Strantz was a far superior architect to Clark, and it is difficult to imagine something as iconic as Tobacco Road shutting down. But Strantz’s small lithography is his legacy’s vulnerability. That vulnerability became obvious when two of his Virginia layouts, Stonehouse and Royal New Kent, were both closed during 2017. Thankfully new ownership made enormous efforts to save the courses, which represented more than 20% of his legacy, and thankfully they moved quickly—the dark subtext of their closure created a cloud of nihilism over at least one golf writer.
Strantz is a cult hero among golf architecture hobbyists, hence the tragic sensation that came with news that two of his courses would soon disappear. Let us afford the same dignity to lesser architects, especially while their courses remain open for play.

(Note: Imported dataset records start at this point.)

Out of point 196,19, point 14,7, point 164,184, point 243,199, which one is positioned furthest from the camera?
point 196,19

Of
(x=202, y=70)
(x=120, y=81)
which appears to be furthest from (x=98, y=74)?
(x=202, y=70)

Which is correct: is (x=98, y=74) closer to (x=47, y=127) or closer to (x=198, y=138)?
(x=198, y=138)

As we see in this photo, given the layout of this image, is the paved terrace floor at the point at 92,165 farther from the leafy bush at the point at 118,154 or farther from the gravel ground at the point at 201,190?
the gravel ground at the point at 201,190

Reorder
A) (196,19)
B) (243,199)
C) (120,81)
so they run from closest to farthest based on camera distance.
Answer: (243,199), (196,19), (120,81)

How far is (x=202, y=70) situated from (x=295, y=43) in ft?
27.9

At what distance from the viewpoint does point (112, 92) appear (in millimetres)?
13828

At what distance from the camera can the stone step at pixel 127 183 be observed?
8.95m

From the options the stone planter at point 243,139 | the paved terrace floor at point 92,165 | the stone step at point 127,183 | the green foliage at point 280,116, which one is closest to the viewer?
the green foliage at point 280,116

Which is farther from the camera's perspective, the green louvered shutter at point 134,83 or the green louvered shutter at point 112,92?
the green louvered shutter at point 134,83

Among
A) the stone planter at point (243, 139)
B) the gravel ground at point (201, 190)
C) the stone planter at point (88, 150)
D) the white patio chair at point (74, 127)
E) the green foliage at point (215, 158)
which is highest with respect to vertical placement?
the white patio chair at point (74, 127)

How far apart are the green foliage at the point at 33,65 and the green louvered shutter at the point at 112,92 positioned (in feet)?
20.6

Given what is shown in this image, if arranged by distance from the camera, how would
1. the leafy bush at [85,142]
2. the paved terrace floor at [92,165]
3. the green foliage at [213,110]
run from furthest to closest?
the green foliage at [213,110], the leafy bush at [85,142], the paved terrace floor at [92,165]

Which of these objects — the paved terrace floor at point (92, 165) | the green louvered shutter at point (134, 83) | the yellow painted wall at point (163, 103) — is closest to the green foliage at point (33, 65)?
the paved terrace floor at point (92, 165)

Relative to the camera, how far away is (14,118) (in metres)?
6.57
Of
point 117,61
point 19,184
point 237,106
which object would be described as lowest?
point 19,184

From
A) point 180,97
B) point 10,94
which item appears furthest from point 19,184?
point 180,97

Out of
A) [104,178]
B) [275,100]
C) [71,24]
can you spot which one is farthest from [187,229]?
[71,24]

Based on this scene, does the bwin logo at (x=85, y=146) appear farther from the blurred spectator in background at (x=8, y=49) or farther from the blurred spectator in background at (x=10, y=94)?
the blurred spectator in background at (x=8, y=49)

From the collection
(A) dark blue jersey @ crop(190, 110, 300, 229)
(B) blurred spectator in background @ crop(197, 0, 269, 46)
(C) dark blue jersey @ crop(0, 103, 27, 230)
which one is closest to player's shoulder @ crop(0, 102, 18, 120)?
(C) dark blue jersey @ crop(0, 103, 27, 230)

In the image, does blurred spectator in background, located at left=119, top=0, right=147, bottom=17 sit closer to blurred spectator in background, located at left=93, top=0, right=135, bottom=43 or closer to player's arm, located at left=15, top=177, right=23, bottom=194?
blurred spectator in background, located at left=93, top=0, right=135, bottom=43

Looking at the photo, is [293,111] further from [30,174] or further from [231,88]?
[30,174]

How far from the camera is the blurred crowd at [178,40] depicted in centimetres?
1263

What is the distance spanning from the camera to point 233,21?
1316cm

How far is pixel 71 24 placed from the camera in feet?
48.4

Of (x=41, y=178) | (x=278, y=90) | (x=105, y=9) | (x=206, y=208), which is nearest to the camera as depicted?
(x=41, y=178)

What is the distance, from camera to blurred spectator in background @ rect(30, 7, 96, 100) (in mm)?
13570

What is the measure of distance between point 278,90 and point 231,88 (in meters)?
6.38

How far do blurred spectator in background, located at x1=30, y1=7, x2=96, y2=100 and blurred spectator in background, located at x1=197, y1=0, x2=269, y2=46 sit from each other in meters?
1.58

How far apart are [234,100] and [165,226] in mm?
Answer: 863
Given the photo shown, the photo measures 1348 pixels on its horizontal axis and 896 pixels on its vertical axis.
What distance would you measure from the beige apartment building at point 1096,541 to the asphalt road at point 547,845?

If the name on the front of Palatka’s clubhouse changed from “Donald Ross” to “W.D. Clark,” it would realistically change nothing for golfers themselves. The course is in about as great of shape as it has ever been, and the passing commuter rail lends at least a subtle air of Winter Park—everyone from Revell to Geoff Shackleford will attest to it. And, to be fair to Fay and others, this course probably now plays more like a Ross than a Clark. Weed renovated to fit a Rossian vision, after all (to no fault of his own). But that doesn’t mean Clark’s name shouldn’t appear in the credits. William Flynn may be the foremost architect at the current iteration of Shinnecock, but it would be sinful to suggest he was the sole designer. Thanks to Shechik and the folks at the Minnesota Golf Hall of Fame, Clark will at least be remembered for his 2016 enshrinement within that establishment. But I’m sure even they would agree that an architect is better remembered on turf than on paper.
The story of Palatka, and similarly controversial courses, will always tie to Ross’s story. Ross has very little to lose, especially as we enter a decade where individuals like Hanse and Andrew Green look primed to restore many of his Golden Age classics to peak condition. Most architects have something more significant to lose, however.
Let’s continue to point out who a course isn’t. But let’s try harder to remember who a course is.